This website has been archived and is no longer updated.

The content featured is no longer current and is being made available to the general public for research and historical information purposes only.


Powerhouse Museum - Home


Back


 
The project
The Power project

The Power project was a joint project run by the Centre for Language Technology (CLT) at Macquarie University and CSIRO’s Intelligent Interactive Technology Group.

The goal of the project was to:

design software that would let people call up information from databases to fit their needs, taking account of — how much they already know about the topic and had learned so far — and even the language they speak. The information the system provided would not have been previously composed by an author but generated automatically by the system.

The system takes information stored in a database, and uses natural language generation techniques, to automatically generate online hypertext documents for the user to read. This is dynamic document delivery (DDD).

The Dynamic Document Delivery model
The Dynamic Document Delivery model

As part of this project, the research team worked with the Powerhouse Museum, Sydney to develop the Power system. The intent was to use information from the Museum’s database to create a new system to dynamically generate web pages describing and comparing objects in the Museum’s collection.

click to view larger image
The Power project - click on image to view a larger image.

Natural language
Once the system has selected the information it will present, and organised that information into the structure of a coherent text, it then needs to be able to turn that information into natural language. This means it needs to turn the structured information into a web page that you can just read like any other page on the Internet. Hence, the system needs to be able to generate ordinary language. To do this it needs a lexicon (or dictionary) of all the words and parts of words it needs, along with a grammar that it can use to put these building blocks together to make sentences. The system needs to be able to do something similar to what we do each time we construct a sentence when we are speaking.

But it’s not enough to just generate web pages in natural language. Normally if you move from one page to another, information is presented each time as if you are reading it for the first time. But one of the goals of the Power project was to make the system remember what you have already looked at and present the information in a way that follows on from that. For example you might look at a description of a pair of shoes which partly says “these shoes are made of patent leather and have laces”. Then if you go on to a comparison of the shoes and a pair of boots, it needs to remember that you’ve just read about the shoes. Instead of then saying “this pair of shoes and this pair of boots are both made of patent leather and both have laces” it might say “like the shoes, the boots are made of patent leather and have laces”. This way the pages make more sense and are easier to read as you move from one page to the next. This is called discourse coherence. Taking this idea of context-sensitive generation even further, the Power system was designed so you can enter user information about yourself and it will remember who you are and tailor the descriptions it gives you to what you already know.


Natural language generation

Language generation applications
Language generation can be used for:

  • Multilinguality: multiple output languages from one source representation.
  • Customised information delivery: gives the user information tuned to what the system knows about them.
  • Dialogue: the system’s output takes account of the previous conversational context.
  • Self-generating documentation: removes need to keep data and documents in step.

Different languages
The actual language that the pages are generated in is also an issue. One of the main goals of the Power project was to design a system that would generate texts that would be tailored to suit each user‘s need. Part of this involved designing a system that could dynamically generate texts in different languages, so if you spoke French instead of English, for example, the system could generate a text in French so you could read it. The natural language generation part of the system had to work for other languages.

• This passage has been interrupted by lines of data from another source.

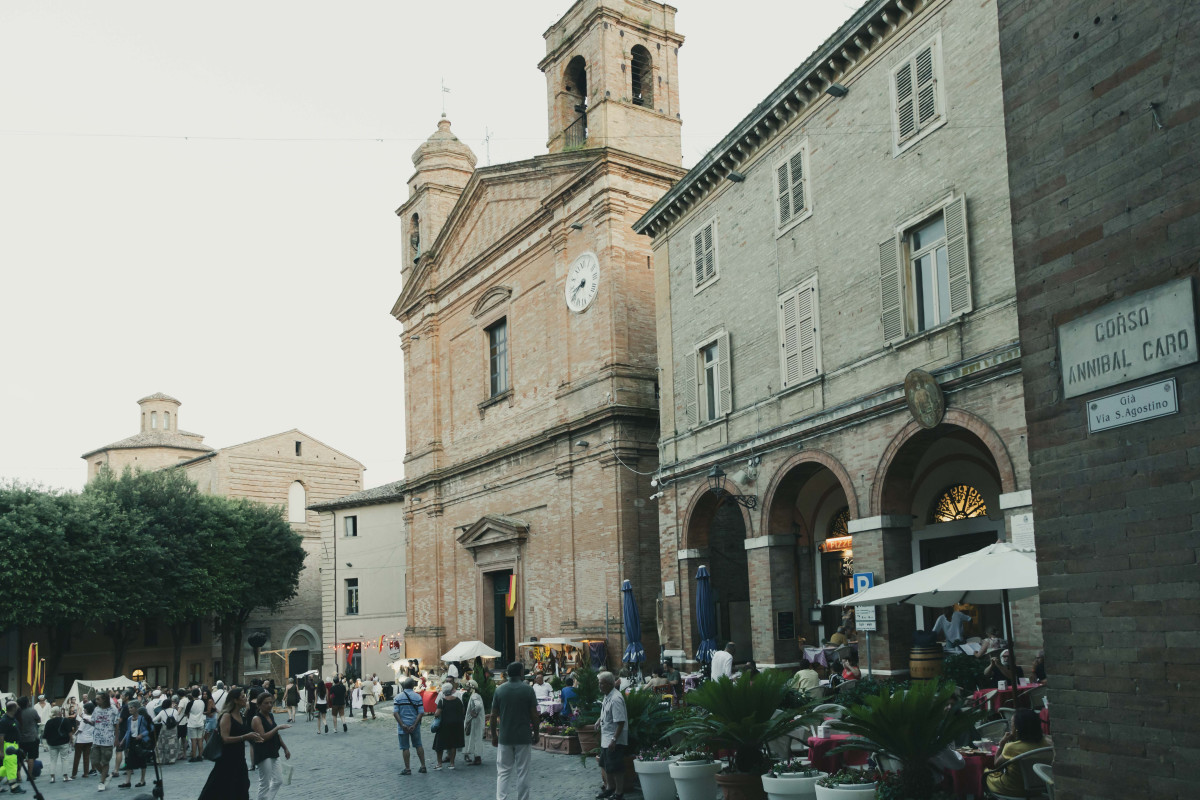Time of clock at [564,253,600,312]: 8:40
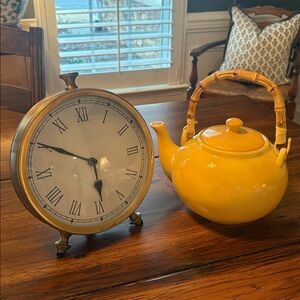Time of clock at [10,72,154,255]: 5:50
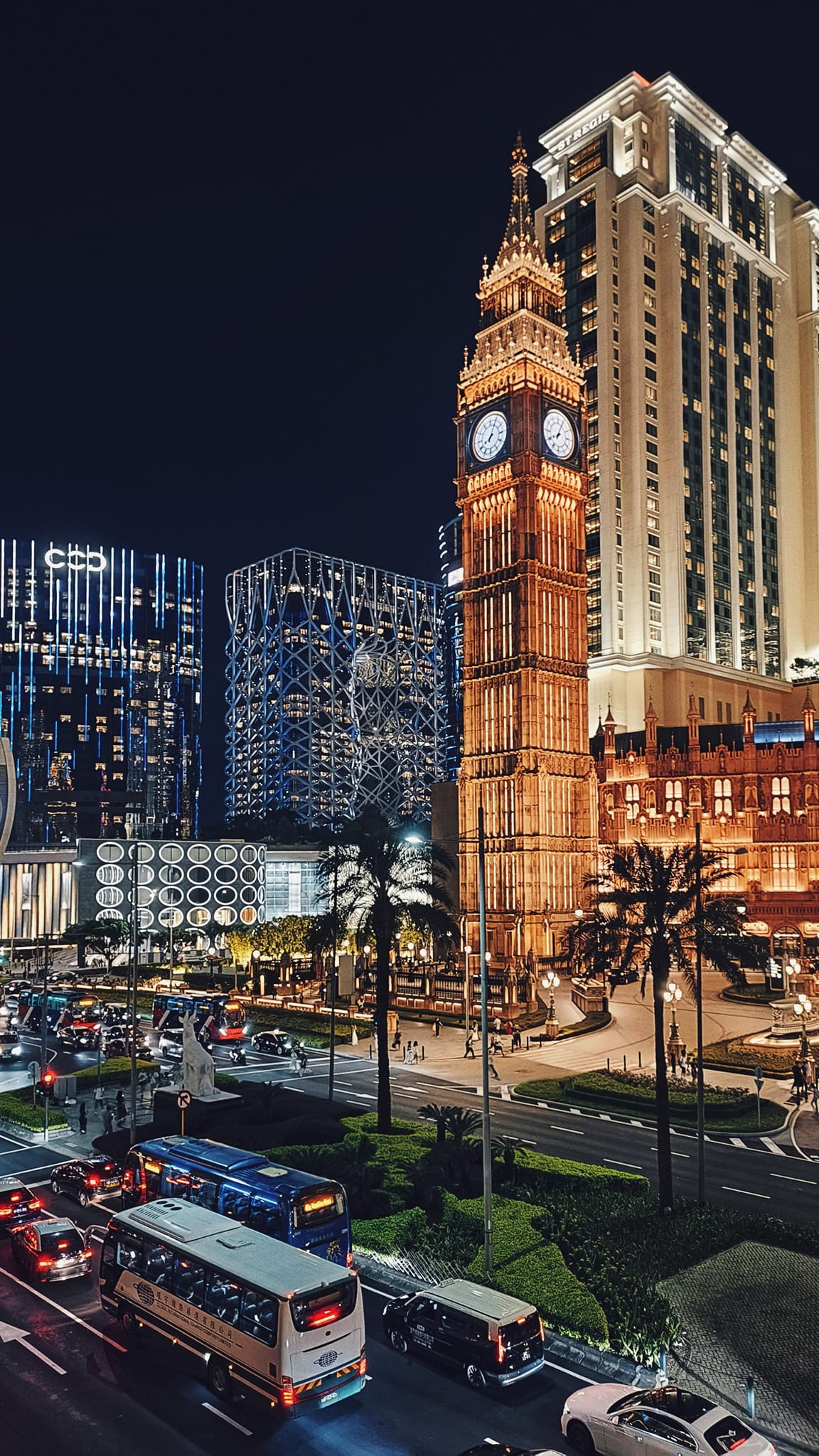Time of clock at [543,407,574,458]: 8:04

A page from the Power project in French
A page from the Power project in French

The system the Power project set out to design had to be able to select data from a database, structure the text that it was going to generate, then turn that into natural language. And it needed to be able to do this in a very flexible and interactive way.

To make all this work, the team needed to design system architecture to combine the components of the system and integrate the user’s input.

Activity
Often the output from a database is in tabular form. How would you deliver the following information as natural language?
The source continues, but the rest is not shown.